Panduan pemberian booster menurut rekomendasi BPOM Dilansir dari situs resmi BPOM, dijelaskan mengenai mekanisme pemberian vaksin booster, sebagai berikut:
Sinovac Vaksin booster diberikan sebanyak 1 dosis minimal setelah 6 bulan vaksinasi lengkap Diberikan pada usia 18 tahun ke atas Peningkatan titer antibodi netralisasi hingga 21-35 kali setelah 28 hari pemberian booster/dosis lanjutan pada subjek dewasa.
Pfizer Vaksin booster 1 dosis minimal setelah 6 bulan dari vaksinasi primer dosis lengkap Diberikan pada usia 18 tahun ke atas, Peningkatan nilai titer antibodi netralisasi setelah 1 bulan pemberian booster/dosis lanjutan dibandingkan 28 hari setelah vaksinasi primer sebesar 3,29 kali.
AstraZeneca Vaksin booster dapat diberikan 1 dosis minimal setelah 6 bulan dari vaksinasi lengkap Diberikan pada usia 18 tahun ke atas, Peningkatan nilai titer antibodi IgG dari 1792 menjadi 3746.

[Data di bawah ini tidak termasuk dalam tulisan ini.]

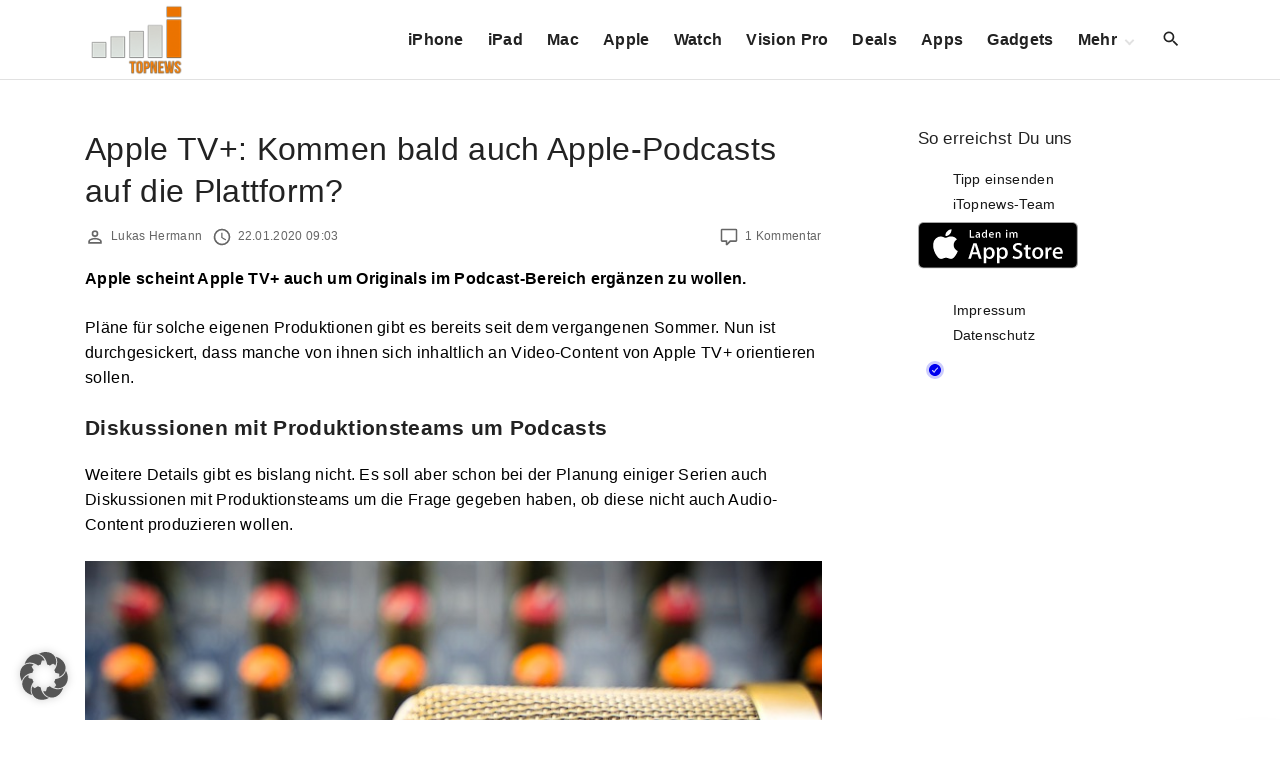

--- FILE ---
content_type: text/html; charset=utf-8
request_url: https://www.google.com/recaptcha/api2/aframe
body_size: 271
content:
<!DOCTYPE HTML><html><head><meta http-equiv="content-type" content="text/html; charset=UTF-8"></head><body><script nonce="s3ZO6yAj1G51qHuUziYELw">/** Anti-fraud and anti-abuse applications only. See google.com/recaptcha */ try{var clients={'sodar':'https://pagead2.googlesyndication.com/pagead/sodar?'};window.addEventListener("message",function(a){try{if(a.source===window.parent){var b=JSON.parse(a.data);var c=clients[b['id']];if(c){var d=document.createElement('img');d.src=c+b['params']+'&rc='+(localStorage.getItem("rc::a")?sessionStorage.getItem("rc::b"):"");window.document.body.appendChild(d);sessionStorage.setItem("rc::e",parseInt(sessionStorage.getItem("rc::e")||0)+1);localStorage.setItem("rc::h",'1768725419428');}}}catch(b){}});window.parent.postMessage("_grecaptcha_ready", "*");}catch(b){}</script></body></html>

--- FILE ---
content_type: application/javascript; charset=UTF-8
request_url: https://itopnewsde.disqus.com/count-data.js?1=462362%20https%3A%2F%2Fwww.itopnews.de%2F%3Fp%3D462362
body_size: 286
content:
var DISQUSWIDGETS;

if (typeof DISQUSWIDGETS != 'undefined') {
    DISQUSWIDGETS.displayCount({"text":{"and":"und","comments":{"zero":"Keine Kommentare","multiple":"{num} Kommentare","one":"1 Kommentar"}},"counts":[{"id":"462362 https:\/\/www.itopnews.de\/?p=462362","comments":1}]});
}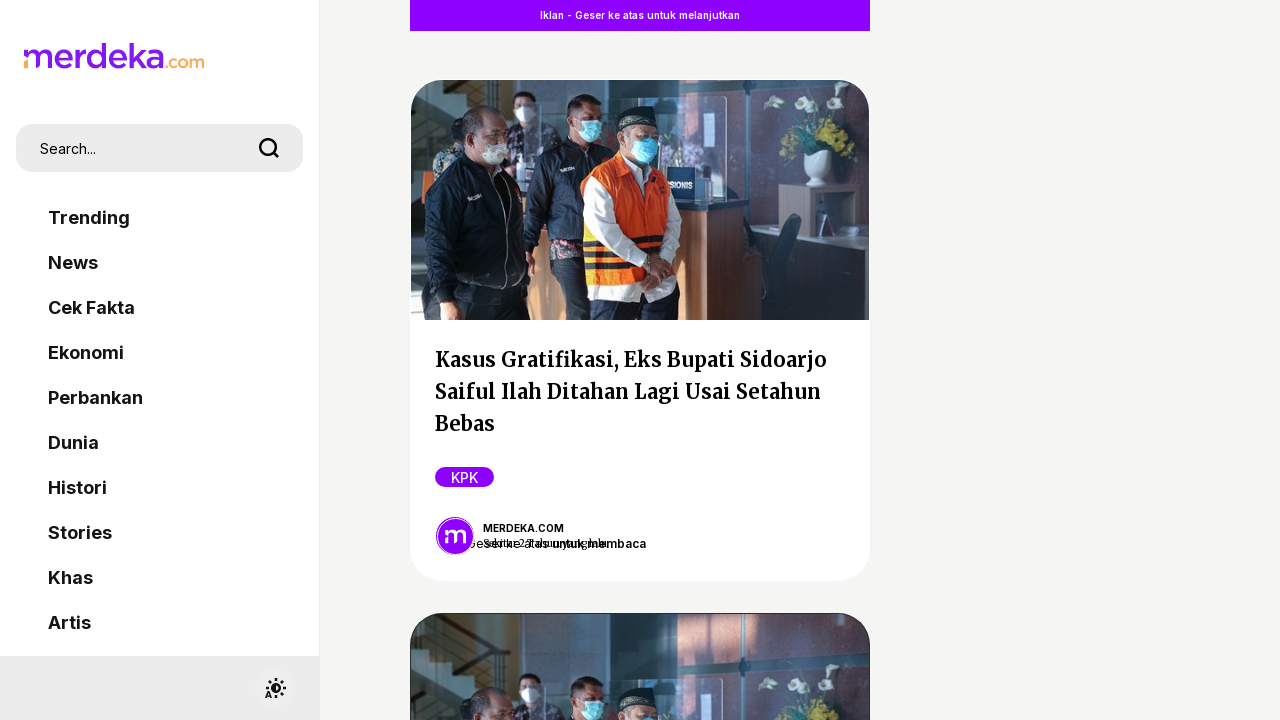

--- FILE ---
content_type: text/html; charset=utf-8
request_url: https://www.google.com/recaptcha/api2/aframe
body_size: 267
content:
<!DOCTYPE HTML><html><head><meta http-equiv="content-type" content="text/html; charset=UTF-8"></head><body><script nonce="5C1SAENl98WJvIL6LlOKfw">/** Anti-fraud and anti-abuse applications only. See google.com/recaptcha */ try{var clients={'sodar':'https://pagead2.googlesyndication.com/pagead/sodar?'};window.addEventListener("message",function(a){try{if(a.source===window.parent){var b=JSON.parse(a.data);var c=clients[b['id']];if(c){var d=document.createElement('img');d.src=c+b['params']+'&rc='+(localStorage.getItem("rc::a")?sessionStorage.getItem("rc::b"):"");window.document.body.appendChild(d);sessionStorage.setItem("rc::e",parseInt(sessionStorage.getItem("rc::e")||0)+1);localStorage.setItem("rc::h",'1768966119805');}}}catch(b){}});window.parent.postMessage("_grecaptcha_ready", "*");}catch(b){}</script></body></html>

--- FILE ---
content_type: application/javascript; charset=utf-8
request_url: https://fundingchoicesmessages.google.com/f/AGSKWxWA9CqFi0no8vB4TkHZI3Rowc0lCP6FC60tPmEh06s5SJlZUAQPJAfMRuY3-FoBF4l-NX4eu78k9cl6218EuSR2zjMjt20kedggL9WOgjvqqVQZsm7RwVwGxk0GkofElB1UoKeCKOx5Kb8uMcFuXGhqNpkwR4Xkyx1o2E90xGe_424QRfRdXGcU2Z7C/__WebBannerAd_-advertisement./initdefineads./page-peel/adTagRequest.
body_size: -1290
content:
window['1ef10780-a297-41da-ba17-8515ec49780d'] = true;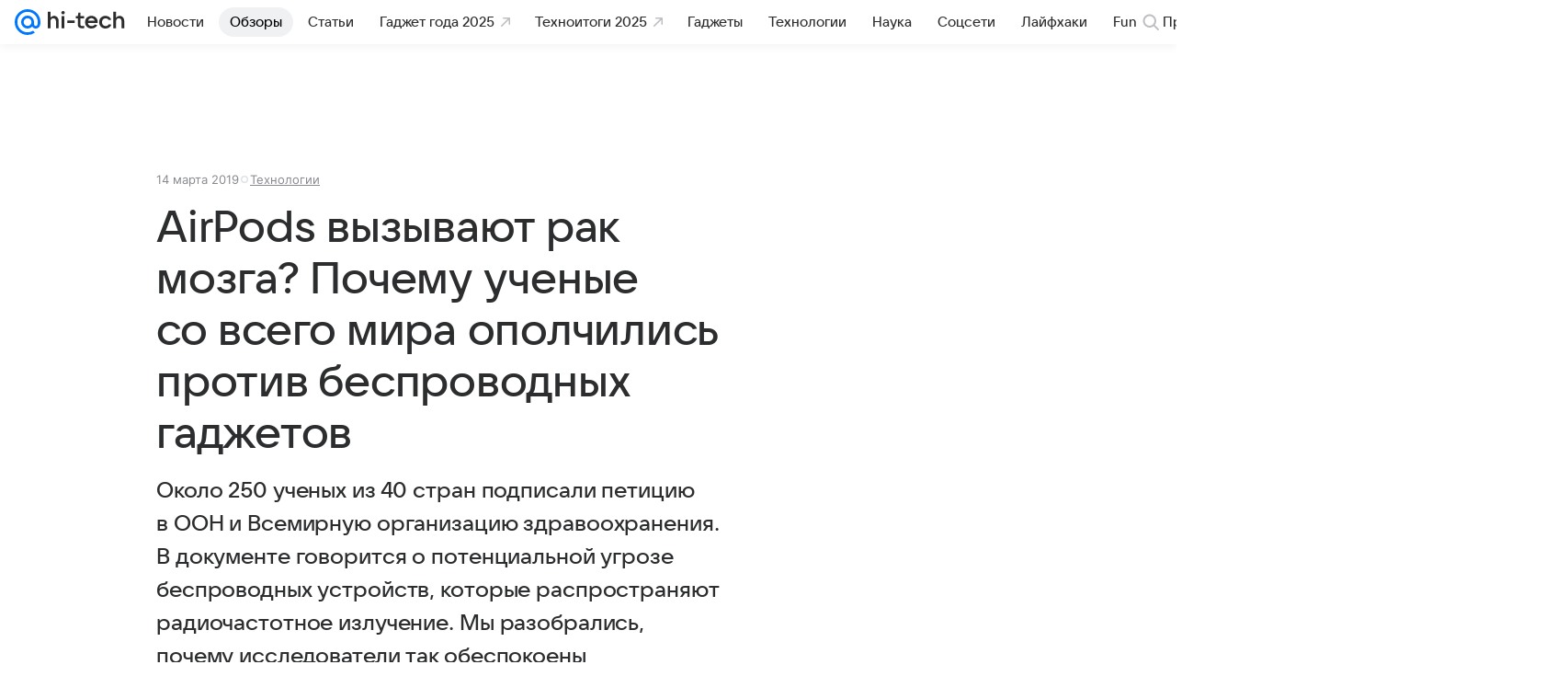

--- FILE ---
content_type: text/plain; charset=utf-8
request_url: https://media-stat.mail.ru/metrics/1.0/
body_size: 659
content:
eyJhbGciOiJkaXIiLCJjdHkiOiJKV1QiLCJlbmMiOiJBMjU2R0NNIiwidHlwIjoiSldUIn0..9Flv58H70cZ3snZi.[base64].mveHx4U0zcxwXLBgyk6XKA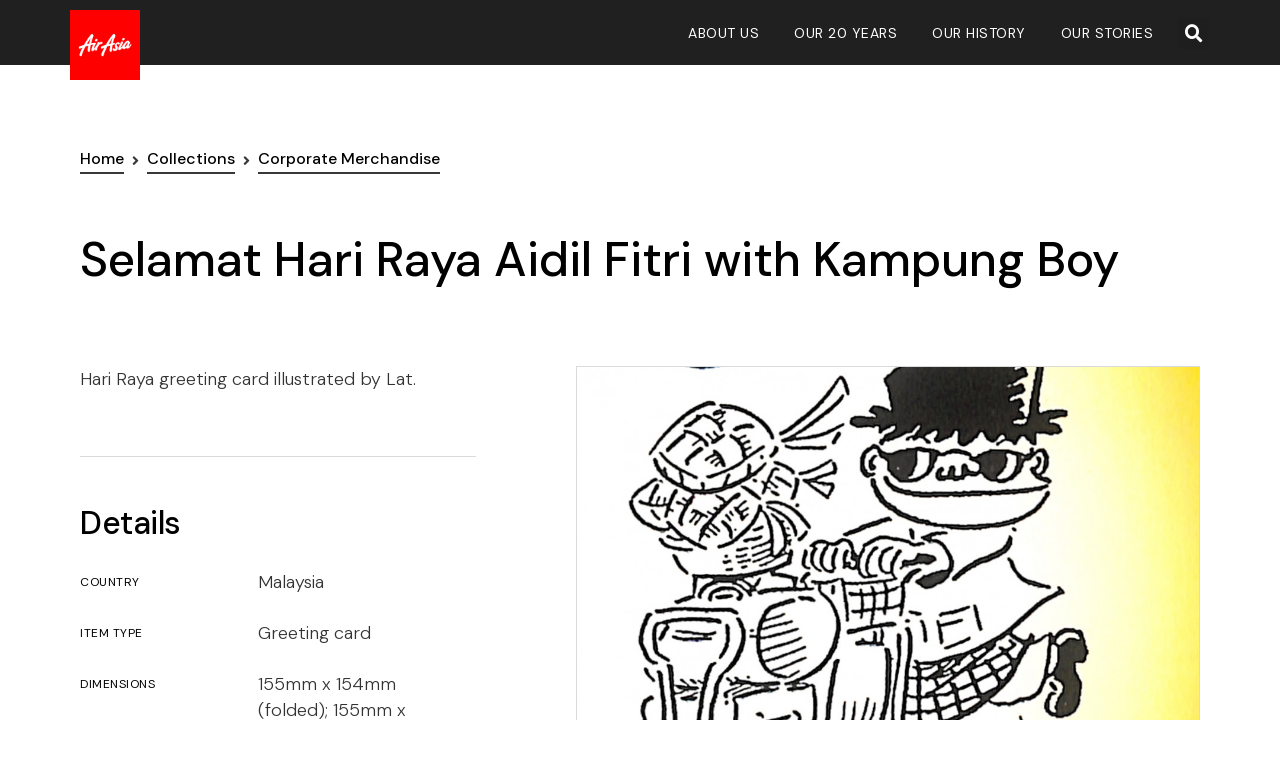

--- FILE ---
content_type: text/css
request_url: https://museum.airasia.com/wp-content/uploads/elementor/css/post-15995.css
body_size: 214
content:
.elementor-15995 .elementor-element.elementor-element-55928f6{transition:background 0.3s, border 0.3s, border-radius 0.3s, box-shadow 0.3s;padding:0px 0px 0px 0px;}.elementor-15995 .elementor-element.elementor-element-55928f6 > .elementor-background-overlay{transition:background 0.3s, border-radius 0.3s, opacity 0.3s;}.elementor-15995 .elementor-element.elementor-element-55928f6 a:hover{color:#b51a06;}.elementor-15995 .elementor-element.elementor-element-686e661.elementor-column > .elementor-column-wrap > .elementor-widget-wrap{justify-content:center;}.elementor-15995 .elementor-element.elementor-element-686e661 > .elementor-column-wrap > .elementor-widget-wrap > .elementor-widget:not(.elementor-widget__width-auto):not(.elementor-widget__width-initial):not(:last-child):not(.elementor-absolute){margin-bottom:0px;}.elementor-15995 .elementor-element.elementor-element-d8c1eab{border-style:solid;border-width:1px 1px 1px 1px;border-color:#cccccc;transition:background 0.3s, border 0.3s, border-radius 0.3s, box-shadow 0.3s;padding:20px 20px 20px 20px;}.elementor-15995 .elementor-element.elementor-element-d8c1eab > .elementor-background-overlay{transition:background 0.3s, border-radius 0.3s, opacity 0.3s;}.elementor-15995 .elementor-element.elementor-element-5095ced{text-align:left;}.elementor-15995 .elementor-element.elementor-element-5095ced img{width:200px;}.elementor-bc-flex-widget .elementor-15995 .elementor-element.elementor-element-5ed0c6e.elementor-column .elementor-column-wrap{align-items:center;}.elementor-15995 .elementor-element.elementor-element-5ed0c6e.elementor-column.elementor-element[data-element_type="column"] > .elementor-column-wrap.elementor-element-populated > .elementor-widget-wrap{align-content:center;align-items:center;}.elementor-15995 .elementor-element.elementor-element-5ed0c6e.elementor-column > .elementor-column-wrap > .elementor-widget-wrap{justify-content:center;}.elementor-15995 .elementor-element.elementor-element-9b29354{text-align:center;width:auto;max-width:auto;}.elementor-15995 .elementor-element.elementor-element-9b29354 .elementor-heading-title{font-size:14px;font-weight:500;text-transform:uppercase;}.elementor-15995 .elementor-element.elementor-element-9b29354 > .elementor-widget-container{padding:5px 15px 5px 15px;background-color:#eceff0;border-radius:3px 3px 3px 3px;}.elementor-bc-flex-widget .elementor-15995 .elementor-element.elementor-element-6f7c8f8.elementor-column .elementor-column-wrap{align-items:center;}.elementor-15995 .elementor-element.elementor-element-6f7c8f8.elementor-column.elementor-element[data-element_type="column"] > .elementor-column-wrap.elementor-element-populated > .elementor-widget-wrap{align-content:center;align-items:center;}.elementor-15995 .elementor-element.elementor-element-41dc191{text-align:left;}.elementor-15995 .elementor-element.elementor-element-41dc191 .elementor-heading-title{font-size:16px;font-weight:400;line-height:1.2em;}@media(min-width:768px){.elementor-15995 .elementor-element.elementor-element-f5dadb3{width:20%;}.elementor-15995 .elementor-element.elementor-element-5ed0c6e{width:11.02%;}.elementor-15995 .elementor-element.elementor-element-6f7c8f8{width:68.644%;}}@media(max-width:1024px){.elementor-15995 .elementor-element.elementor-element-d8c1eab{border-width:1px 1px 1px 1px;}.elementor-15995 .elementor-element.elementor-element-41dc191 .elementor-heading-title{line-height:1em;}.elementor-15995 .elementor-element.elementor-element-41dc191 > .elementor-widget-container{margin:0px 0px 0px 0px;}}@media(max-width:767px){.elementor-15995 .elementor-element.elementor-element-d8c1eab{padding:0px 0px 0px 0px;}.elementor-15995 .elementor-element.elementor-element-f5dadb3{width:100%;}.elementor-15995 .elementor-element.elementor-element-5095ced{text-align:center;}.elementor-15995 .elementor-element.elementor-element-5095ced img{width:100%;}.elementor-15995 .elementor-element.elementor-element-5ed0c6e{width:30%;}.elementor-bc-flex-widget .elementor-15995 .elementor-element.elementor-element-5ed0c6e.elementor-column .elementor-column-wrap{align-items:flex-start;}.elementor-15995 .elementor-element.elementor-element-5ed0c6e.elementor-column.elementor-element[data-element_type="column"] > .elementor-column-wrap.elementor-element-populated > .elementor-widget-wrap{align-content:flex-start;align-items:flex-start;}.elementor-15995 .elementor-element.elementor-element-5ed0c6e > .elementor-element-populated > .elementor-widget-wrap{padding:15px 5px 15px 10px;}.elementor-15995 .elementor-element.elementor-element-9b29354 .elementor-heading-title{font-size:14px;}.elementor-15995 .elementor-element.elementor-element-9b29354 > .elementor-widget-container{padding:5px 8px 5px 8px;}.elementor-15995 .elementor-element.elementor-element-6f7c8f8{width:70%;}.elementor-15995 .elementor-element.elementor-element-6f7c8f8 > .elementor-element-populated > .elementor-widget-wrap{padding:15px 10px 15px 0px;}.elementor-15995 .elementor-element.elementor-element-41dc191 .elementor-heading-title{font-size:15px;line-height:1.2em;}.elementor-15995 .elementor-element.elementor-element-41dc191 > .elementor-widget-container{margin:0px 0px 0px 0px;}}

Moderna Vaksin booster diberikan setengah dosis setelah 6 bulan dosis lengkap Diberikan pada usia 18 tahun ke atas. Kenaikan respons imun antibodi netralisasi sebesar 12,99 kali setelah pemberian dosis booster homolog vaksin Moderna.
Zifivax Vaksin booster diberikan 1 dosis setelah 6 bulan dosis lengkap vaksinasi primer (Sinovac atau Sinopharm). Diberikan untuk usia 18 tahun ke atas Peningkatan titer antibodi netralisasi lebih dari 30 kali pada subjek yang telah mendapatkan dosis primer Sinovac atau Sinopharm.
Hasil evaluasi dari aspek keamanan kelima vaksin booster/dosis lanjutan tersebut menunjukan bahwa frekuensi, jenis, dan keparahan dari Kejadian Tidak Diinginkan (KTD) yang dilaporkan setelah pemberian booster umumnya bersifat ringan dan sedang.